Potential Subclade SNP Table
This is an optional table produced ONLY if the “Report Only SNPs Found In All Tests” option is unchecked. This table lists SNPs which MAY be Subclade SNPs, but which were “no-calls” (either not covered or not reliably read) in some kits in the group so their status as Subclade SNPs cannot be confirmed.
Private SNP Table
This table lists SNPs which are ONLY found in one kit – i.e. SNPs which are positive in one kit AND negative in all other kits.
Potential Private SNP Table
Again an optional table produced only if the “Report Only SNPs Found In All Tests” option is unchecked, this table lists SNPs which were only confirmed in one kit but which cannot be confirmed as Private SNPs because they were no-calls in some kits among the group.

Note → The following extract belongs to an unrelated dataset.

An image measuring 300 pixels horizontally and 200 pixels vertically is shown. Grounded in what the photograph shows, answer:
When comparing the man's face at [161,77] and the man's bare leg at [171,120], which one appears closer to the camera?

The Generated SAPP Input TXT File
The last item produced by the tool is a TXT file containing all the STRs read in from the CSV files, and all the SNPs reported in the tables above, formatted into /STRDATA and /SNPDATA sections for input into the SAPP Program. This file can be downloaded by pressing the button at the end of the tool report and can be run in the SAPP tool to produce a tree report that draws the group and includes the STR mutation history and SNP branching as given by the tables above. Note that the automated TXT file includes ONLY the /STRDATA and /SNPDATA sections, you will need to add other optional sections manually.